_AIM OF THE EXERCISE:_
Reproduce the part of the records that opens with the line containing "Sportliche Jogger für Damen" and closes with the line containing "Rucksack Susdal", substituting "Truck" for "Pickup" and leaving everything else unchanged.

_RECORDS PROVIDED:_
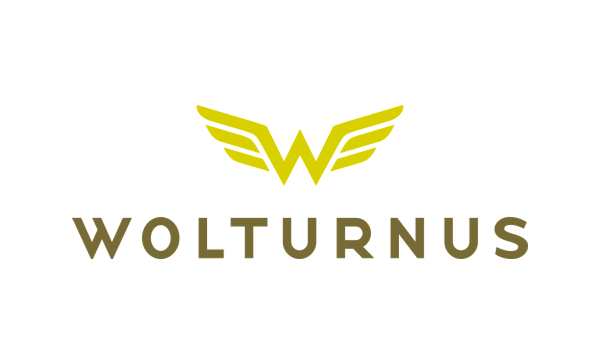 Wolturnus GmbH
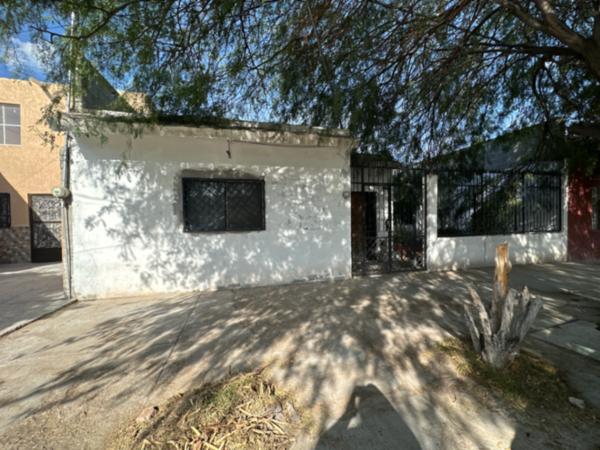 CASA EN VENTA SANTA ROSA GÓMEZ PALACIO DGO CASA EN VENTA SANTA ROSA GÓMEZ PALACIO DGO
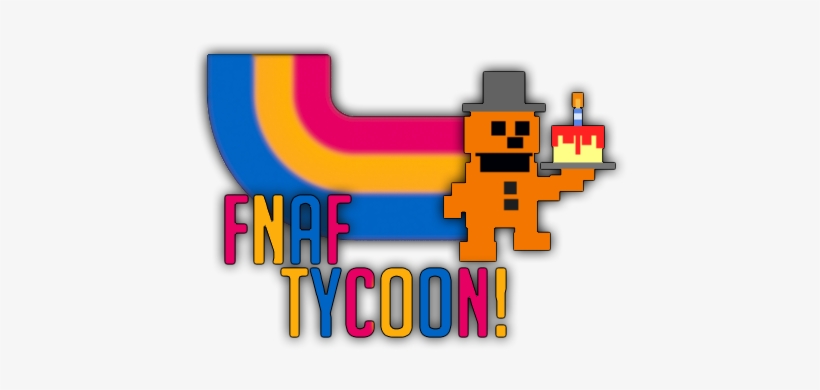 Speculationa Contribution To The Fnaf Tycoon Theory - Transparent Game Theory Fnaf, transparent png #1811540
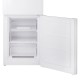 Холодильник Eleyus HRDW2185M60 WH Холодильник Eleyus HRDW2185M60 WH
* * *
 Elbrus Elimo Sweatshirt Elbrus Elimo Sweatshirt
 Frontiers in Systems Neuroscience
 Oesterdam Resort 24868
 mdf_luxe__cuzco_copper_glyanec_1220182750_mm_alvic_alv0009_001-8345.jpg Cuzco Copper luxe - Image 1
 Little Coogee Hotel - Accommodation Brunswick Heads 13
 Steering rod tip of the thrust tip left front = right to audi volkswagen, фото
--
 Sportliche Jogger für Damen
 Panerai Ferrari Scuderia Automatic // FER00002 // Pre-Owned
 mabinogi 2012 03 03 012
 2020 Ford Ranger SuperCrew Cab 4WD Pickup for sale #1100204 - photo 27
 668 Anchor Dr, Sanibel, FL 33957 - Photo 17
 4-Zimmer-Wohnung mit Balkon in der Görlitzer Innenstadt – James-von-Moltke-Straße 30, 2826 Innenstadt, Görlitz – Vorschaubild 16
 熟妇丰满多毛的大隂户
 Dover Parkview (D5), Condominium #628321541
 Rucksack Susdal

_SOLUTION FOR THIS PROBLEM:_
 Sportliche Jogger für Damen
 Panerai Ferrari Scuderia Automatic // FER00002 // Pre-Owned
 mabinogi 2012 03 03 012
 2020 Ford Ranger SuperCrew Cab 4WD Truck for sale #1100204 - photo 27
 668 Anchor Dr, Sanibel, FL 33957 - Photo 17
 4-Zimmer-Wohnung mit Balkon in der Görlitzer Innenstadt – James-von-Moltke-Straße 30, 2826 Innenstadt, Görlitz – Vorschaubild 16
 熟妇丰满多毛的大隂户
 Dover Parkview (D5), Condominium #628321541
 Rucksack Susdal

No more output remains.